Спустя год
Осень вошла в стадию ремиссии. Приступы дождей и промозглого холода отступили, солнце с освобожденного неба засветило уверенно и ровно, и листва, впитав этот свет и это тепло, вспыхнула ярким разноцветьем. Люди поснимали плащи, куртки и шапки, и, казалось, вот-вот – и время потечет вспять, и лето вернется. И, должно быть, от понимания невозможности такого поворота, от безнадежного ожидания чуда – в душах человеческих затлела сладко пьянящая тоска. И повинуясь этой тоске, даже самый заскорузлый циник, в обычное время нисколько не склонный к сантиментам, нет-нет да и замедлял шаг… смотрел в чистое небо или вдыхал костровый горький дым, или разминал в пальцах пряно пахнущий лист – и говорил самому себе: «Эх, последние денечки остались, золотые…» И шел дальше, жить своей обыкновенной, как у всех, жизнью.
В один из таких дней на окраинной улочке Саратова, у магазинчика с простодушным названием «Продукты» шестеро парней пили пиво. Они сидели, поджав ноги, на низкой металлической ограде примыкавшего к магазинчику палисадника, удивительно похожие на больших хищных птиц – с вороньей дерганой резкостью взглядывали по сторонам, то и дело опускали носы-клювы в пластиковые пивные стаканы, перекидывались громкими гортанными вскриками, и даже хохот их, взрывающийся после каждой почти фразы, звучал как воронье возбужденное карканье.

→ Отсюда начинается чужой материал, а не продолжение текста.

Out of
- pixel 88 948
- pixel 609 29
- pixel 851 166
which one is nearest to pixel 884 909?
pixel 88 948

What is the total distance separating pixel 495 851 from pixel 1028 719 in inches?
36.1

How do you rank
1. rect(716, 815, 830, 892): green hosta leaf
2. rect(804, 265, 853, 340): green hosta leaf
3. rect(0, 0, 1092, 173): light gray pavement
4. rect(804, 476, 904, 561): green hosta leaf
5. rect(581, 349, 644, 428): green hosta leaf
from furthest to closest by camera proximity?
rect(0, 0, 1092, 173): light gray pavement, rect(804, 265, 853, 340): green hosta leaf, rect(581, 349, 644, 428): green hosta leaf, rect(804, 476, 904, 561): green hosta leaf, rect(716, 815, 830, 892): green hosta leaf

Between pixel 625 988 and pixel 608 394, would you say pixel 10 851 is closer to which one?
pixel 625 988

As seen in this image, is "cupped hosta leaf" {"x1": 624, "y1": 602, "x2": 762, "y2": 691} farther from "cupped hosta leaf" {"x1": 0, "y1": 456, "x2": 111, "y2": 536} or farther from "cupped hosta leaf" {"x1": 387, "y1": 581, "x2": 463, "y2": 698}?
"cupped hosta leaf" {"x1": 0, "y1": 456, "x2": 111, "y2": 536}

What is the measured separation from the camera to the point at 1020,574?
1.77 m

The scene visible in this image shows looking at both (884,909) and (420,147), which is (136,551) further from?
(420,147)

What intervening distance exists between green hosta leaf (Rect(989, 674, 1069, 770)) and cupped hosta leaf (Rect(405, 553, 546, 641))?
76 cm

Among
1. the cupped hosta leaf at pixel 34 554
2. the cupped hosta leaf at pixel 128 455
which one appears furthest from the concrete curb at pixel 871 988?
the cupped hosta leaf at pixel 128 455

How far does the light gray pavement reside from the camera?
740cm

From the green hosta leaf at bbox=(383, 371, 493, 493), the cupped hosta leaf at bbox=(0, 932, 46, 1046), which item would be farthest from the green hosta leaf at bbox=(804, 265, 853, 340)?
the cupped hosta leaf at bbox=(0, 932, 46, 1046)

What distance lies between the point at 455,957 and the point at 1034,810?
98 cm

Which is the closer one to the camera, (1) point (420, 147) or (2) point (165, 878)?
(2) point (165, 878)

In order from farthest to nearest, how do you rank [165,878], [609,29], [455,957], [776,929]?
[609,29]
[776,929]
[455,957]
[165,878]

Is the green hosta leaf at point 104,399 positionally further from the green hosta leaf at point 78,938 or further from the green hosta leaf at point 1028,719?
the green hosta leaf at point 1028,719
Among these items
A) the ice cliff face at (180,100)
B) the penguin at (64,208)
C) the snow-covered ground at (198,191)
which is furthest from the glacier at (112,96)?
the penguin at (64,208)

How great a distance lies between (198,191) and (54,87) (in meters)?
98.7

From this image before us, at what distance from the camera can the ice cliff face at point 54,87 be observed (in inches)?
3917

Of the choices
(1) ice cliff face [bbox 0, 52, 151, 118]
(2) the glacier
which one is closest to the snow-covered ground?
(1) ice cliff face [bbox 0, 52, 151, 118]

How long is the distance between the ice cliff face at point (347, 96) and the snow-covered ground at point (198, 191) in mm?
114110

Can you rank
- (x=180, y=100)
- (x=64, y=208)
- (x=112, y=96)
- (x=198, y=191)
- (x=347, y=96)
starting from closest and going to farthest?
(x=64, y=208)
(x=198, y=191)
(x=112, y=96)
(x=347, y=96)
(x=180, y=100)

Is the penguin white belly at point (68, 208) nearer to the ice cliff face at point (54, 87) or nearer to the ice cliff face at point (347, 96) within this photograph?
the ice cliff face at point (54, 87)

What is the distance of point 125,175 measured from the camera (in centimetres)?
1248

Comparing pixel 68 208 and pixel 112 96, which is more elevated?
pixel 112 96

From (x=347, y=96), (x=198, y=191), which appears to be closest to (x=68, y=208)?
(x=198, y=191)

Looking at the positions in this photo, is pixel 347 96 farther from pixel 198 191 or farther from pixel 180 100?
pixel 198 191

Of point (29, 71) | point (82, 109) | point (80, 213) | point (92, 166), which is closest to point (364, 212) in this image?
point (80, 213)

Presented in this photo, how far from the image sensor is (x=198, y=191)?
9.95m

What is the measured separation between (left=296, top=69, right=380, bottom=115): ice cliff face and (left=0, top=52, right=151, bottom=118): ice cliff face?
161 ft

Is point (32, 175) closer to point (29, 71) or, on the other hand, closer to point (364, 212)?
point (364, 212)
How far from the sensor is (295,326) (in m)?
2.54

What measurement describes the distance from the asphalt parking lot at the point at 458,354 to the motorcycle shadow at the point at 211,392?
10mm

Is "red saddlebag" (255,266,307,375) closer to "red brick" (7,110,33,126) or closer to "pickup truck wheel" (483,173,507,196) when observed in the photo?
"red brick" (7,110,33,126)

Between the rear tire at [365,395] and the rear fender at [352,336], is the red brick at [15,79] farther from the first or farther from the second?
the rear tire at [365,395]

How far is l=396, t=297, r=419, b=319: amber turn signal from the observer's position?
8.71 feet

Прохожие, завидев шестерку, спешили перейти на другую сторону улочки, что самим парням определенно доставляло какое-то злое удовольствие. Тех же, кто осмеливался не менять пути, стая с азартом принималась клевать:
– Слышь, подойди сюда, дай сигарету!
– Дядя, смотри под ноги, очки потеряешь!..
– Оу, оу, оу!.. Какая пошла! Иди ко мне, не стесняйся, жениться будем!..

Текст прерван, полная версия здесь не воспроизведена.